WHAT THIS TASK INVOLVES: Repeat, line for line, only the span that opens at the "scientific name: Oryx gazella" line and closes at the final line below. Skip the pictures.

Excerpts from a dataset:
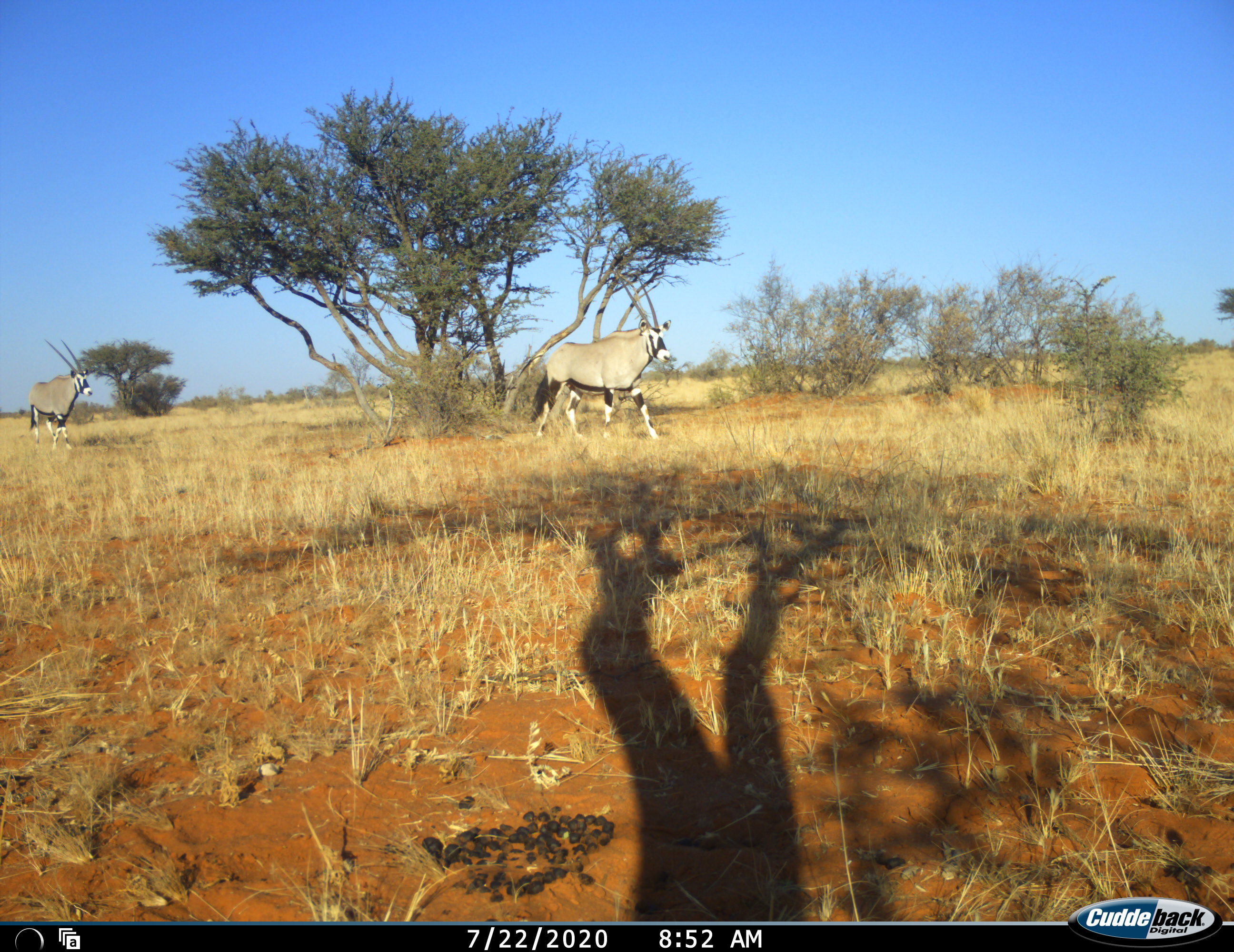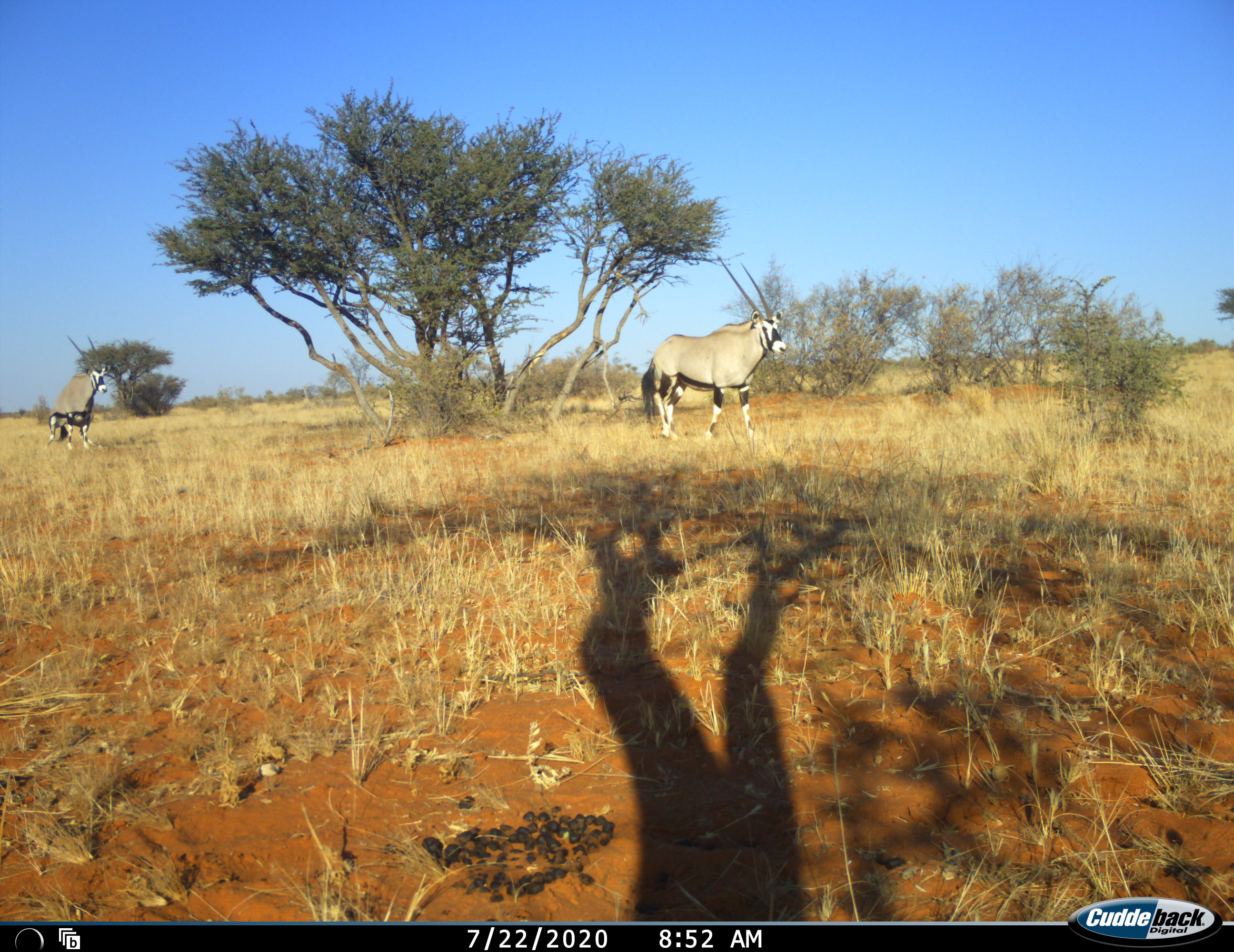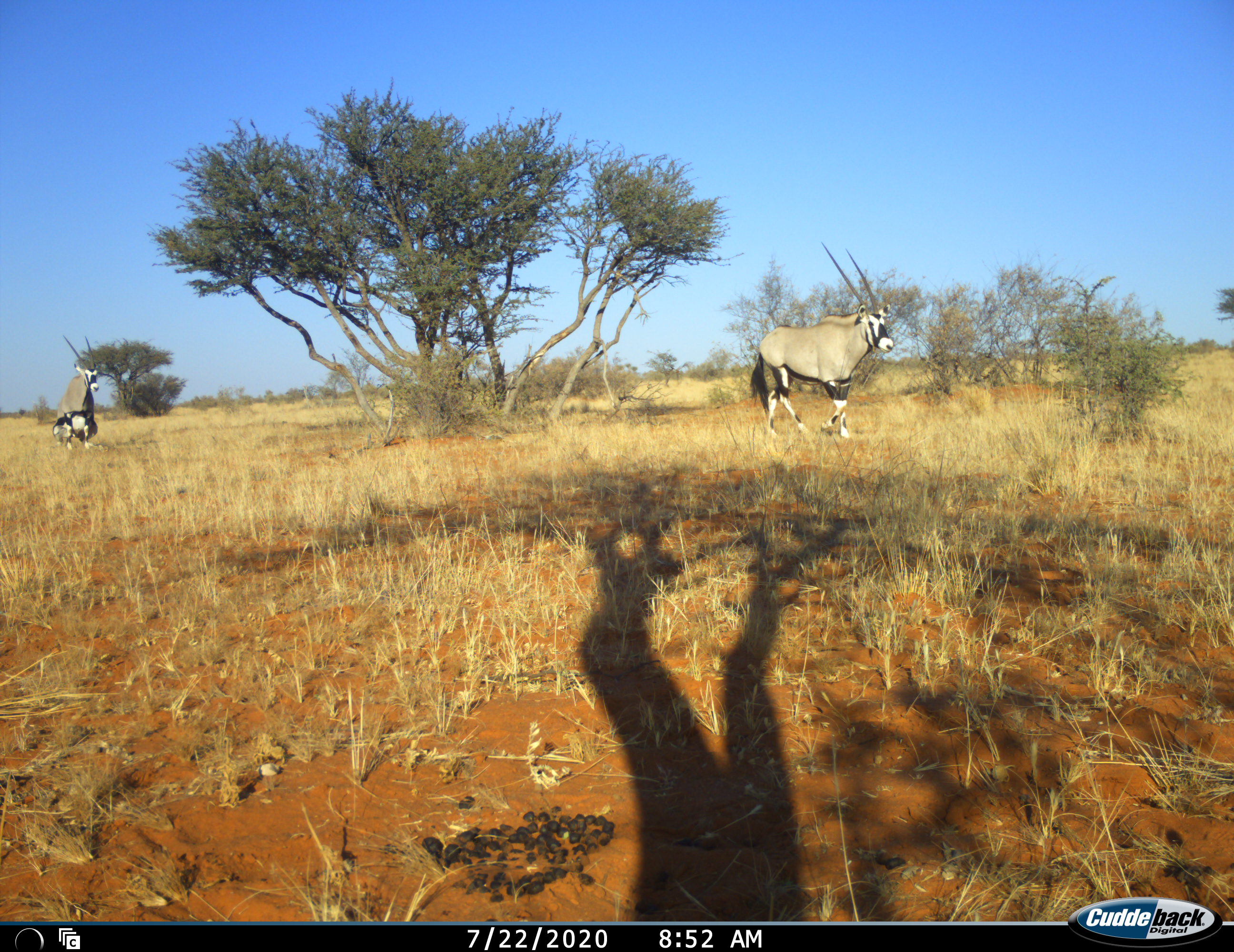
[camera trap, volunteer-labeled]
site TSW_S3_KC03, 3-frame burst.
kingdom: Animalia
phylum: Chordata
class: Mammalia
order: Artiodactyla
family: Bovidae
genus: Oryx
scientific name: Oryx gazella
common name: gemsbok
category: oryx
Oryx (gemsbok) (Oryx gazella), count 2. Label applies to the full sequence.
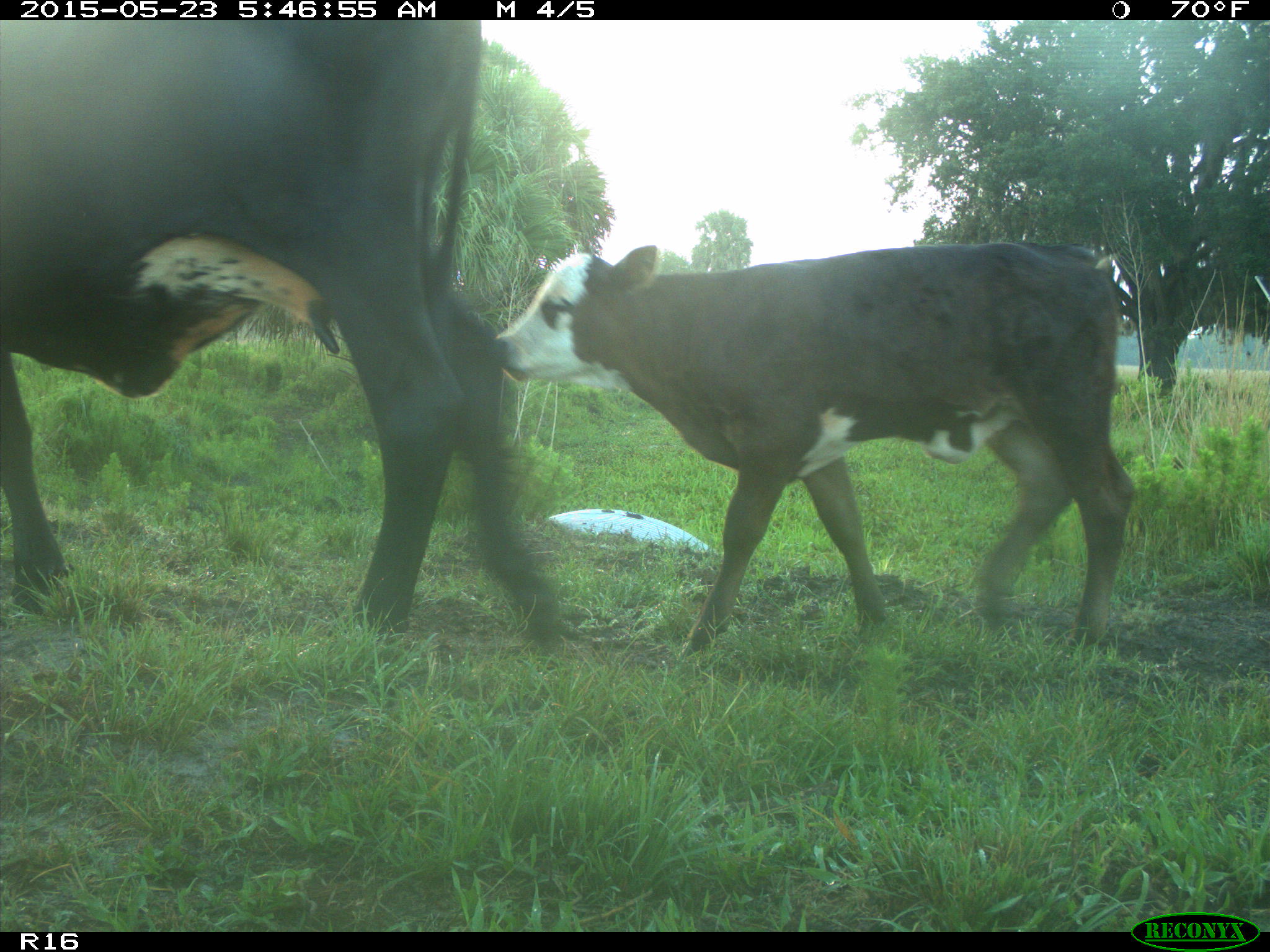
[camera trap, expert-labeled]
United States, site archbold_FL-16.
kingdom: Animalia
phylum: Chordata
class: Mammalia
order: Artiodactyla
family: Bovidae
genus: Bos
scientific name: Bos taurus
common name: domestic cow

RESPONSE FOR THIS EXERCISE:
scientific name: Oryx gazella
common name: gemsbok
category: oryx
Oryx (gemsbok) (Oryx gazella), count 2. Label applies to the full sequence.
[camera trap, expert-labeled]
United States, site archbold_FL-16.
kingdom: Animalia
phylum: Chordata
class: Mammalia
order: Artiodactyla
family: Bovidae
genus: Bos
scientific name: Bos taurus
common name: domestic cow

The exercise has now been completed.